In the background, Elspeth Wing and Erik Bergal, acoustic consultants, listen to a string quartet from the Rochester Philharmonic play in the Music Performance Theater. The 750-seat venue will open this spring.

“It’s my first time in the theater, so for me it is interesting to see and to listen to how the space is resonant, how clear the higher parts or lowers parts are projected, and how the sound blends,” she said. “It sounds very good here, especially toward the front of the stage. I have been walking around in the space, and I think overall the acoustics in this performance hall are very, very, good. I cannot wait.”

Ben Willmott, director of operations and administration for the School of Performing Arts, said it was “a thrill to hear professional and student musicians perform in the space after all the hard work and institutional investment in performing arts on campus. We are especially thankful for our campus and community partnerships that made this possible.”

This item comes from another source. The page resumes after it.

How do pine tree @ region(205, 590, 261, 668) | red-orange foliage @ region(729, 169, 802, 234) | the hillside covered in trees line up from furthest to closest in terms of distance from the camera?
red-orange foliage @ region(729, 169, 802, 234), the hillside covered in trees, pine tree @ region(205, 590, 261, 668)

Bergal said this venue is also unique because of the students who will be performing once the theater opens.

“It’s pretty impressive for a technical institute to have this quality of musicians,” he said. “Even talking with them, they are pretty articulate in describing what they were hearing, which is good to hear.”

Bergal may return to RIT once a massive, nearly 100-year-old restored pipe organ is installed in the theater.

“The organ will make this theater very special. It is going to be very interesting to hear,” he said.